READING TEXT -
========

Last reviewed 7 July 2020

According to the Jobs Recovery Tracker, published by REC (the Recruitment and Employment Confederation), total job postings in the UK rose to 990,000 in the last week of June.

With pubs and restaurants reopening in England on 4 July, the demand for bar staff, waiters and waitresses was not surprising, but there has also been growth in job adverts for glaziers, bricklayers, roofers, school support staff, barbers and hairdressers.

The biggest increase in adverts for hospitality roles was in London, but there was growth across the whole of England. However, the number of job postings in the sector remains low compared to before the lockdown, REC noted, and many firms will start by bringing back staff who had been furloughed.

Available at, the Jobs Recovery Tracker aims to help recruiters, businesses and policymakers see how the jobs market is evolving as the economy recovers from the impact of the Covid-19 pandemic.

With hiring on the increase in areas including Mid Lancashire (+9.6%), Luton (+9.3%) and Dumfries & Galloway (+7.6%), the jobs recovery is progressing across the breadth of the country, rather than being concentrated in major cities, the Tracker highlights.

REC Chief Executive Neil Carberry said: “The effects of easing the lockdown are clearly reflected in jobs postings data. While many hospitality and construction firms will start by taking staff off furlough, the market for new jobs in these sectors is starting to improve from the record lows of the past few months.”

========

INSTRUCTIONS -
1. Answer these questions from the jobs report:
(a) What did total UK job postings rise to in the last week of June?
(b) On what date did pubs and restaurants reopen in England?
(c) By what percentage did hiring increase in Luton?
2. Turn the paragraph of the jobs report beginning "The biggest increase in adverts" into a short bulleted list that keeps its main facts.
3. Resume the jobs report, continuing on from its last sentence.
The entries that follow come from a separate source.

========

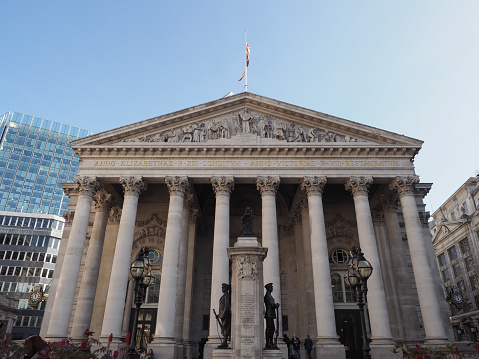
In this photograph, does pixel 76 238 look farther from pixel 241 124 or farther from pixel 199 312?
pixel 241 124

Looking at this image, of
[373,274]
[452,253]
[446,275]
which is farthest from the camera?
[446,275]

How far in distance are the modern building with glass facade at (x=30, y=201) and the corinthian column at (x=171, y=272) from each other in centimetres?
4701

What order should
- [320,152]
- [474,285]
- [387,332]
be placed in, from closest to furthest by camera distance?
[387,332], [320,152], [474,285]

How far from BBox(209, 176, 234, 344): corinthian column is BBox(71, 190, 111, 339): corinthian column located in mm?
8796

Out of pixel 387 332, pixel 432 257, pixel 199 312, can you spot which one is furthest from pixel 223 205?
pixel 432 257

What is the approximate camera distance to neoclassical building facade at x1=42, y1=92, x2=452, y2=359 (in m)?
22.8

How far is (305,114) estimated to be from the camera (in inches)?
1068

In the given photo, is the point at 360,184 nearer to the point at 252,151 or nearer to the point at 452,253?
the point at 252,151

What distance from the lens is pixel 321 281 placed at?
898 inches

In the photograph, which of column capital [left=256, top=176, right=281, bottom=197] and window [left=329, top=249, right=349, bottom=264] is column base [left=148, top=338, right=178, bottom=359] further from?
window [left=329, top=249, right=349, bottom=264]

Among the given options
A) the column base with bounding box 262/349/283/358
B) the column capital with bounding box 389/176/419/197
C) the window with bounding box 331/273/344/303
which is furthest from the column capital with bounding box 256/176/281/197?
the column base with bounding box 262/349/283/358

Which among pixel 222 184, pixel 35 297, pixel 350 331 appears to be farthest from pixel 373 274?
pixel 35 297

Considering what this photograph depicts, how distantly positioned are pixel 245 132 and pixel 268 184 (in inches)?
172

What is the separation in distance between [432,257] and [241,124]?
1748 centimetres
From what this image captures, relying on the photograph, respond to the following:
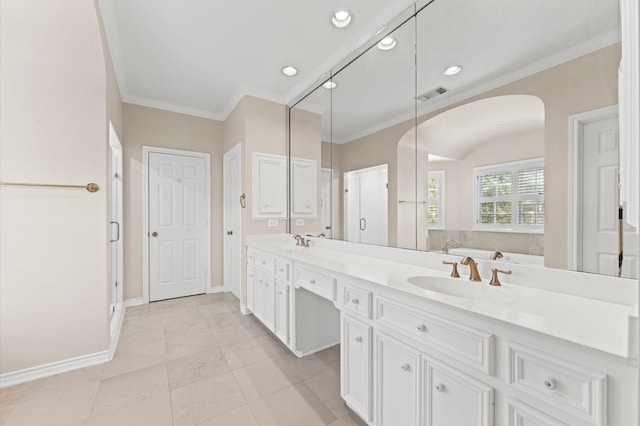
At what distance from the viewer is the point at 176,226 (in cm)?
381

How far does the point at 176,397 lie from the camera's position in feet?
5.87

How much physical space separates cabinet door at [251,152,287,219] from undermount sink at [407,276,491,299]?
2184 millimetres

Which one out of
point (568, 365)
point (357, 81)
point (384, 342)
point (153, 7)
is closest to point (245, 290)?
point (384, 342)

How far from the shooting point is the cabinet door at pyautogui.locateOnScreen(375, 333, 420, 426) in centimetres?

========

ACTIVITY ANSWERS -
1.
(a) 990,000
(b) 4 July
(c) +9.3%

2.
- London saw the biggest increase in adverts for hospitality roles, but growth occurred across all of England.
- REC noted that hospitality job postings remain low compared to pre-lockdown levels.
- Many firms will start by bringing back furloughed staff.

3.
Urging Chancellor Rishi Sunak to take action in his forthcoming financial statement, he suggested that lower National Insurance, designed to keep people in work, would be vital in boosting confidence.

Comment by Croner Associate Director Paul Holcroft

As the REC article suggests, the economic standstill that a lot of employers have had to endure during the pandemic will likely be the cause of the surge in recruitment needs.

This need, coupled with the easing of lockdown rules, will benefit both employers and job seekers alike; however, employers should bear in mind that the push for new staff due to the shock of a post-coronavirus demand within these industries may not be a permanent requirement.

While larger businesses may observe longstanding benefits from this surge, smaller businesses may find themselves considering alternative recruitment options for the long-term interests of the business.